There’s not much advice to call upon to deal with one of those.

But as he prepares to lead his teammates out as skipper for just the second time in six months, the man they call “The Bont” is optimistic that football’s most trying time will has laid the foundation for his leadership.

“It was a little bit of a baptism of fire to some extent, and I speak to Bob several times a week,” Bontempelli told the Herald Sun.

“We’ve been doing a podcast with the club called Barkly Street, which has been another thing for me that’s been great while I was in isolation — to have another focus and opportunity to speak to a few people and throw myself into the pod world was pretty cool. I was catching up with him regularly on that, and we’d have those informal chats, too, and I bounce a lot off him.

“He was obviously at the club for a long time and played the game for a long time and was a recognised leader and captain. We laugh about it a little bit, because that’s what you do when you process and move forward … he said, ‘gee, for one game as skipper, you’ve probably experienced 150 games’ worth’, and I thought that was a nice way to look at it, because it’s almost like, I know that from this period this first few months as captain that I will have learned a whole heap and what I’ve experienced will help me in the future.”

Bontempelli’s one game in charge was not without its detractors.

The Dogs lost to Collingwood by 52 points and coaching great Mick Malthouse in his Sunday Herald Sun column criticised Bontempelli’s captaincy style.
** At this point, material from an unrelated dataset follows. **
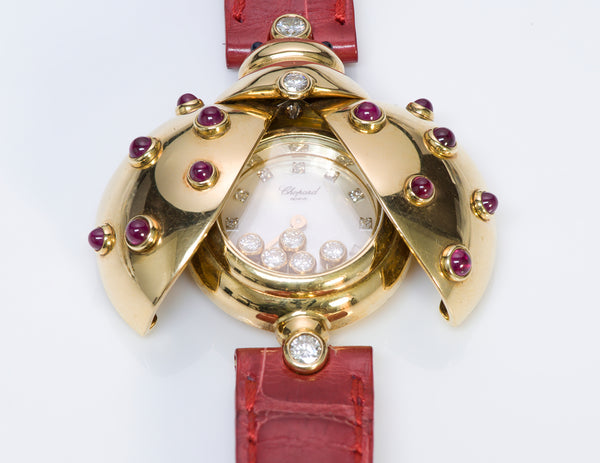 Chopard Happy Diamond Ladybug Ruby 18K Gold Watch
“Bontempelli looked like a fish out of water as a leader, overwhelmed by the strange occasion,” Malthouse wrote.

The 24-year-old said he “understands that’s for people to do”, but that the focus was firmly on Sunday after having months to reflect on Round 1.

“You can bet your bottom dollar that the boys are looking forward to playing on Sunday just to once again get back to playing some footy,” he said.

As football and Victoria went into lockdown, Bontempelli couldn’t help but think that “there’s a fair bit going on”.

“You know once you’re through it that it will be a worthwhile and rewarding experience down the track,” he said.

“It’s nice on the other side, that’s for sure, and now hopefully everyone’s back to at least games and there’s still a fair way to go, but it’ll help me down the track to hopefully be a better leader and person.”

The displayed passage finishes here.